Au cours des jours suivants, si les opérations aériennes et les bombardements se poursuivent, les forces terrestres turques ne passent pas pour autant à l’offensive. Parallèlement, le 23 novembre, Téhéran lance un ultimatum aux forces kurdes du PDKI, du Komala et du Pejak qui sont présentes dans le nord de l’Irak pour qu’elles désarment, sous 10 jours, tous leurs groupes armés. En cas de refus, l’Iran menace d’envahir militairement le Kurdistan irakien. Entre les raids turcs et l’ultimatum iranien, le premier ministre irakien Mohammed Shia Al Sudani dénonce l’attitude de ses voisins qui n’ont même pas pris la peine de prévenir Baghdad de leurs initiatives respectives et encore moins de demander la permission d’opérer sur le territoire irakien alors que le ministre iranien de l’Intérieur Ahmad Vahidi s’est entretenu avec son homologue turc pour lui apporter tout son soutien contre «les ennemis communs» des deux pays.

Le 24 novembre, Erdogan s’est dit prêt à rencontrer Bachar el-Assad pour trouver une solution pérenne à la guerre civile syrienne tout en assurant le réglement du «problème kurde» à la frontière nord de la Syrie. Cette rencontre pourrait probablement avoir lieu sous les auspices de la Russie et de Vladimir Poutine. La Russie qui le 26 novembre a réitéré sa proposition aux FDS d’intégrer les SAA pour régler définitivement le problème d’allégeance à l’égard de Damas et ainsi éviter l’opération terrestre de l’armée turque.
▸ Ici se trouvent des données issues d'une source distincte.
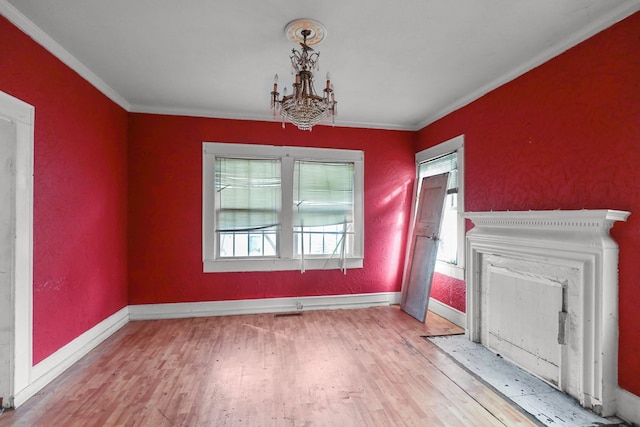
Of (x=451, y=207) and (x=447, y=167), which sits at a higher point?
(x=447, y=167)

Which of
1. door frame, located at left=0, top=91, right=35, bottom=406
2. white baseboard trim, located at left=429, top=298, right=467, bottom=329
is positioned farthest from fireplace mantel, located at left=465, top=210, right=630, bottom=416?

Washington a également demandé aux FDS de faire un effort dans ce sens en abandonnant le contrôle exercé par l’YPG sur la frontière avec la Turquie au profit du 5e corps d’armée de la SAA. Le 26 novembre au cours d’une conférence de presse, le chef des FDS, Ferhat Abdi Sahin a prévenu qu’en cas d’invasion turque, les FDS se défendront avec détermination. Suite à ce discours, le 27 novembre, de nouveaux raids aériens turcs ont frappé les positions des FDS et de la SAA dans le nord de la Syrie.

Régler le «problème kurde»

Malgré la démonstration de force incontestable d’Erdogan et la fermeté affichée après l’attentat du 13 novembre, l’intervention de Moscou et de Washington limite, pour le moment encore, l’ampleur de sa riposte contre les FDS en Syrie. Mais le danger pour les Kurdes n’est pas seulement militaire, car la volonté de rapprochement affichée par le président turc depuis cet été avec Damas pourrait être, à terme, lourde de conséquence pour les Kurdes de l’YPG. Au Kurdistan iranien, Erdogan joue sur l’alliance objective avec Téhéran pour régler le «problème kurde» en profitant de la faiblesse de l’état irakien.

Après le lâchage des Kurdes par les Occidentaux, il apparaît désormais que par une voie ou une autre, Erdogan parviendra à régler le problème sur sa frontière avec la Syrie. L’évolution des tensions internes en Iran nous dira si le problème peut être réglé là encore de manière favorable aux intérêts turcs.